I had lunch with a friend the other day—we’ve been friends for over 20 years and have witnessed many chapters of each others’ lives. Currently we’re both finding ourselves in new chapters (perhaps new stories altogether). He’s already made progress in his new story while I still have a mostly blank page before me, with only the title written. Since he’s a few steps ahead I listened intently during lunch at Mumbles, a local, neighborhood kind of place where everyone seemed to know each other—a place to meet friends for drinks at happy hour or enjoy a leisurely lunch as we did.

Over Artisanal beer, glasses of sangria, sliders, arugula salad with shrimps and flatbread with gorgonzola and figs, which are currently in season, we chatted about our children and lives. Instead of dwelling on “what’s next?” I feel at ease with “what is.”

We’re both in the space between one way of life and a different one. It’s nice to know old friends stick around no matter what phase we’re in.

After having lunch at Mumbles I was inspired to make the flatbread with figs and gorgonzola at home. You’ll love the creamy, earthy, pungent combination. I picked up fresh figs at Fairway and gorgonzola cremificato, an Italian blue from Lombardy, at Murray’s Cheese.

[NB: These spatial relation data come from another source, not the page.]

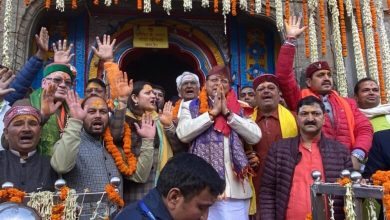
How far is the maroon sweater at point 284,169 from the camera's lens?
131 inches

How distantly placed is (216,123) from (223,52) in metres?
4.14

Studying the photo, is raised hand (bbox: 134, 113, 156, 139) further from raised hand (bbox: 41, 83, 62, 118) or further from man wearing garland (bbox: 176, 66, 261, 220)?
raised hand (bbox: 41, 83, 62, 118)

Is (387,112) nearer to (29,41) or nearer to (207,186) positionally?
(207,186)

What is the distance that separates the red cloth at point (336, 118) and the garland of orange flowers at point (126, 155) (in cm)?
144

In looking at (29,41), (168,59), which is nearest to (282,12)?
(168,59)

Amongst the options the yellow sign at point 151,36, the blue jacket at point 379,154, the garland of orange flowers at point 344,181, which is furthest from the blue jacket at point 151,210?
the yellow sign at point 151,36

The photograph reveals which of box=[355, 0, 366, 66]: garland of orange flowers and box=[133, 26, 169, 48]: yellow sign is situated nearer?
box=[355, 0, 366, 66]: garland of orange flowers

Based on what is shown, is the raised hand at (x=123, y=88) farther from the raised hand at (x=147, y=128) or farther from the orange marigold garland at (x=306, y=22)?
the orange marigold garland at (x=306, y=22)

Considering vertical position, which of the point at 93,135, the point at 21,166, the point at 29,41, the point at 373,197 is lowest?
the point at 373,197

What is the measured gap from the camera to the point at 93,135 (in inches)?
140

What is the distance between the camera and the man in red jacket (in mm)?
3887

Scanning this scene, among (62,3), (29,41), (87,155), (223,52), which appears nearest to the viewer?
(87,155)

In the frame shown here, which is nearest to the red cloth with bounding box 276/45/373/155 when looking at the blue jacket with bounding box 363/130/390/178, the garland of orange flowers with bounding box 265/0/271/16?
the blue jacket with bounding box 363/130/390/178

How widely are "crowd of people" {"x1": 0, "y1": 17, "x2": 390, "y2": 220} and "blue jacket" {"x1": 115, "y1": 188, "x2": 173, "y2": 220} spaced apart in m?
1.33
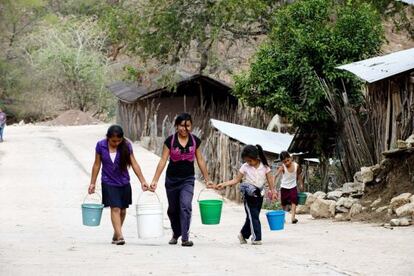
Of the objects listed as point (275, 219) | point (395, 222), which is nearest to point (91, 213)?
point (275, 219)

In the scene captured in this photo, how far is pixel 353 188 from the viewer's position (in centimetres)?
1633

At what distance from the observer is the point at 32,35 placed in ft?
226

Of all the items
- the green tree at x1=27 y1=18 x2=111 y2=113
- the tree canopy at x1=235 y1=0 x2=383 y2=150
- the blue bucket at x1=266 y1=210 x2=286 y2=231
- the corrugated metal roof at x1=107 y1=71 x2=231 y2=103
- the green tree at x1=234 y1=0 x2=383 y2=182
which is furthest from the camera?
the green tree at x1=27 y1=18 x2=111 y2=113

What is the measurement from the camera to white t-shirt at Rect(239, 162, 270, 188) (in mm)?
11656

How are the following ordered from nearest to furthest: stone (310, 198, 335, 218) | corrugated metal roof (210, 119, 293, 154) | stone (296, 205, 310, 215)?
1. stone (310, 198, 335, 218)
2. stone (296, 205, 310, 215)
3. corrugated metal roof (210, 119, 293, 154)

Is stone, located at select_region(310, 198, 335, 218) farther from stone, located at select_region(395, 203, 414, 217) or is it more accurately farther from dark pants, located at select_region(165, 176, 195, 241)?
dark pants, located at select_region(165, 176, 195, 241)

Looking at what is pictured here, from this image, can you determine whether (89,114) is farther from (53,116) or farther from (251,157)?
(251,157)

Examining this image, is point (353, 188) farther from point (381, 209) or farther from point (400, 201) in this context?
point (400, 201)

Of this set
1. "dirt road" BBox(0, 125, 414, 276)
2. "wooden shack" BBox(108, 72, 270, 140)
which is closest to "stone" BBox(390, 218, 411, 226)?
"dirt road" BBox(0, 125, 414, 276)

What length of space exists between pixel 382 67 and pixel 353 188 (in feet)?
7.61

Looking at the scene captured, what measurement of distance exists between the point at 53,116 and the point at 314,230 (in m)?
53.8

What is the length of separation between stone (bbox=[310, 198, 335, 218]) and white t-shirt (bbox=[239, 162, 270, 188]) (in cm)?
424

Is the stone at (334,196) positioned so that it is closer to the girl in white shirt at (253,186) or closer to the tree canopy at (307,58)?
the girl in white shirt at (253,186)

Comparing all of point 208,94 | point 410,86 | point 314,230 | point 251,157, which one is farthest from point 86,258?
point 208,94
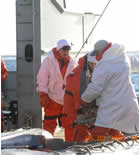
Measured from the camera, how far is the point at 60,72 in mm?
5625

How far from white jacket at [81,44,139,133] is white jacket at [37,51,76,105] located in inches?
61.5

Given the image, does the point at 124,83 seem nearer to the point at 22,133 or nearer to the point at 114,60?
the point at 114,60

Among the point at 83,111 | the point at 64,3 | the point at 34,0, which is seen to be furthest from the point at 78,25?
the point at 83,111

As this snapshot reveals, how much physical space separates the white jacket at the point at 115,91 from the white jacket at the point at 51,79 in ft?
5.12

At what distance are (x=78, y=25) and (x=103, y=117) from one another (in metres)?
4.43

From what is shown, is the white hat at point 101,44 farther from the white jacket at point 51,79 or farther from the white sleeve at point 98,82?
the white jacket at point 51,79

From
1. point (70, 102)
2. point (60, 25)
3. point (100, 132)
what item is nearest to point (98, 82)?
point (100, 132)

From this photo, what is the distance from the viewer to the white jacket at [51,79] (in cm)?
554

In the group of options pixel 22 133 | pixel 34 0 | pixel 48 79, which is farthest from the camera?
pixel 34 0

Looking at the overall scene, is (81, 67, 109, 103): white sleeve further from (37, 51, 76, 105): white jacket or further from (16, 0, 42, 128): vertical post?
(16, 0, 42, 128): vertical post

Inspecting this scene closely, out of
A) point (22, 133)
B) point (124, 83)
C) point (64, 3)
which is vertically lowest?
point (22, 133)

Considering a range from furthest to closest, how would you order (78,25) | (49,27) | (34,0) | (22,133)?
(78,25) → (49,27) → (34,0) → (22,133)

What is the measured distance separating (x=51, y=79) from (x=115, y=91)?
1.77 metres

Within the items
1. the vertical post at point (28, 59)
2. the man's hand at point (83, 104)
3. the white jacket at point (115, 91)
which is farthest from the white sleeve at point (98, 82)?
the vertical post at point (28, 59)
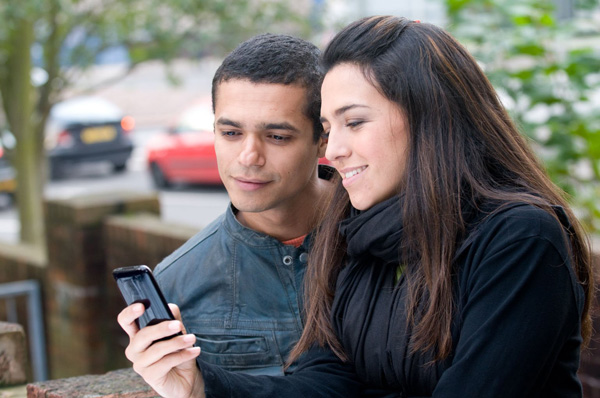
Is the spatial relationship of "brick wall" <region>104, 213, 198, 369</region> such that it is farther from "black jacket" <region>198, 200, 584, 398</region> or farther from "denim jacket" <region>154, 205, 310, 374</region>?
"black jacket" <region>198, 200, 584, 398</region>

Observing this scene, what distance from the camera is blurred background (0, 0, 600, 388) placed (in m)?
5.07

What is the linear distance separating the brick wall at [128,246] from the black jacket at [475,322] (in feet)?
9.23

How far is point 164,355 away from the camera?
1853 millimetres

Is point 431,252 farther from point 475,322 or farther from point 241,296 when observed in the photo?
point 241,296

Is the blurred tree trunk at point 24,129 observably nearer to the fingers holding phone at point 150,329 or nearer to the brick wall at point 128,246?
the brick wall at point 128,246

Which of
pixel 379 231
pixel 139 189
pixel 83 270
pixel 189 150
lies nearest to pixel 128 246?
pixel 83 270

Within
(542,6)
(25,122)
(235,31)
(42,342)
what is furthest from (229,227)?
(25,122)

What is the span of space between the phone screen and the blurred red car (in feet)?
38.4

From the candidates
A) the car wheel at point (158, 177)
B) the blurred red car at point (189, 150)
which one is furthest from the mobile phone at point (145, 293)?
the car wheel at point (158, 177)

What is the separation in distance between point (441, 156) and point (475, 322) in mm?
392

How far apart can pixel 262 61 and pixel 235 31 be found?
5.15 m

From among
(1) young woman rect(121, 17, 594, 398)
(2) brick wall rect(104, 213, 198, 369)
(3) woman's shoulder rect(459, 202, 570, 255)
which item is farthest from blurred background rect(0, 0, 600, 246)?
(3) woman's shoulder rect(459, 202, 570, 255)

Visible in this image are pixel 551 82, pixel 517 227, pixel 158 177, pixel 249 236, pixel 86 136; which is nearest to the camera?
pixel 517 227

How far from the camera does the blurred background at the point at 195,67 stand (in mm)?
5066
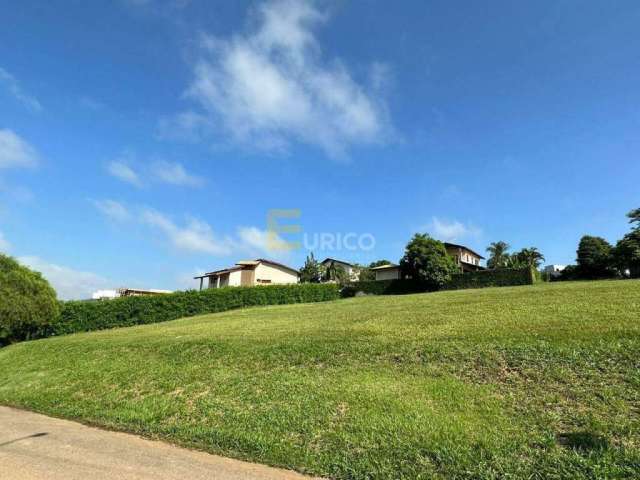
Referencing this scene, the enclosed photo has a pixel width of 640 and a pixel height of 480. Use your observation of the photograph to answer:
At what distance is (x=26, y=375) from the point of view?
11945 mm

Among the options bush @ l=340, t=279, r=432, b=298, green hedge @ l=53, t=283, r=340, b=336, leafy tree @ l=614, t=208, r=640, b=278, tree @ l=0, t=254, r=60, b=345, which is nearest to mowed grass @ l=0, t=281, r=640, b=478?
tree @ l=0, t=254, r=60, b=345

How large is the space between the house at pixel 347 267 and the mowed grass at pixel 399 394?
106ft

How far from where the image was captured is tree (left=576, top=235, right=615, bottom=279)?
127ft

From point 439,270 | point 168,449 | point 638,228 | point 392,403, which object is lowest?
point 168,449

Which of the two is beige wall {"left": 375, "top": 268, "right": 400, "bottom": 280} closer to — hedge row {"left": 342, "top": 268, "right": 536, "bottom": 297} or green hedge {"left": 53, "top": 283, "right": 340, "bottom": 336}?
hedge row {"left": 342, "top": 268, "right": 536, "bottom": 297}

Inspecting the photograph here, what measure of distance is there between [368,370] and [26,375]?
11.3 metres

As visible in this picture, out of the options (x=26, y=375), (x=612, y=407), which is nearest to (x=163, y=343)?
(x=26, y=375)

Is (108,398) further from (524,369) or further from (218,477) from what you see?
(524,369)

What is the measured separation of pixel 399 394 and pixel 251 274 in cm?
4056

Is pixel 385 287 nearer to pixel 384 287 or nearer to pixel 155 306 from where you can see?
pixel 384 287

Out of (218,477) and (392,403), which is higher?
(392,403)

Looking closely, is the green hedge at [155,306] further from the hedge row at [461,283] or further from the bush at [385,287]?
the hedge row at [461,283]

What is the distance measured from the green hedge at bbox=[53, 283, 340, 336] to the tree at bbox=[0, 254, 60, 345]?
1166 millimetres

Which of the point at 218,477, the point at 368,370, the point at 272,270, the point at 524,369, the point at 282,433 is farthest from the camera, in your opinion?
the point at 272,270
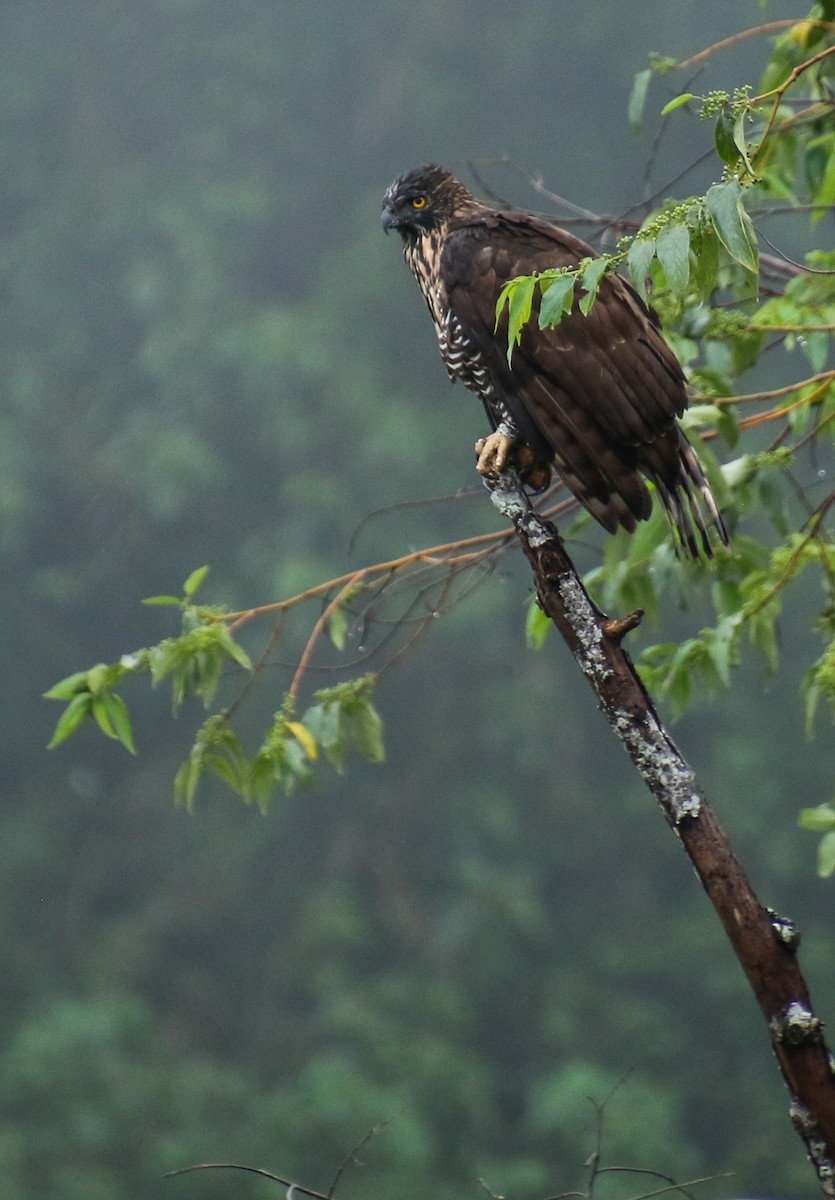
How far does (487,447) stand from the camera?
2.50 metres

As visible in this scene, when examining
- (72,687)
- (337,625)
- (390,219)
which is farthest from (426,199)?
(72,687)

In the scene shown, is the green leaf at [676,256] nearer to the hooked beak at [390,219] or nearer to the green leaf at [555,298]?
the green leaf at [555,298]

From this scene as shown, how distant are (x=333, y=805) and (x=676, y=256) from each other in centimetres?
861

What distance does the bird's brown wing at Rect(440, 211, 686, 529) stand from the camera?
7.88 ft

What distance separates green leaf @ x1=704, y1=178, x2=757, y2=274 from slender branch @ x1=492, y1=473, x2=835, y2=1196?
532mm

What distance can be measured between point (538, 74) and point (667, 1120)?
7.34 metres

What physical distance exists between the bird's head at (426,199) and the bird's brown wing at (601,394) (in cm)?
49

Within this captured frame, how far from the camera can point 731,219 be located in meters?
1.42

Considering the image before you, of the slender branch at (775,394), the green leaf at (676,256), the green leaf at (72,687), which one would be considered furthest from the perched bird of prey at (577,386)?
the green leaf at (676,256)

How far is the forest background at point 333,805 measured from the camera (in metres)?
8.81

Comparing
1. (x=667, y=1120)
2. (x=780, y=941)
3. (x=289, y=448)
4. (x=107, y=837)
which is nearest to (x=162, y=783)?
(x=107, y=837)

You can serve this as an appetizer or main course. If you can’t find fresh figs and want to use dried ones, place them in water for about 20 minutes, then remove the stems and slice.

Mumbles is located at 179 3rd Avenue between 16th + 17th Streets.

Flatbread with figs, prosciutto + gorgonzola


  • 6oz pizza dough
  • 3oz gorgonzola
  • 2oz fresh figs (sliced)
  • 1oz prosciutto di Parma (finely sliced)
  • 10 sage leaves (lightly fried (over medium heat in about 1 tablespoon of olive oil))


Pre-heat oven to 350 degrees Farenheit. On a lightly floured surface, roll the dough until you have, roughly, a 12” x 5” rectangular shape. Bake for 5 minutes, then remove from oven.

Top with crumbled gorgonzola cheese and chopped figs. Cook for an additional 5 minutes until crisp and golden— and the cheese has melted.

Slice into 8 pieces and transfer to a serving plate. Top with the prosciutto and the fried sage leaves. Drizzle with extra virgin olive oil.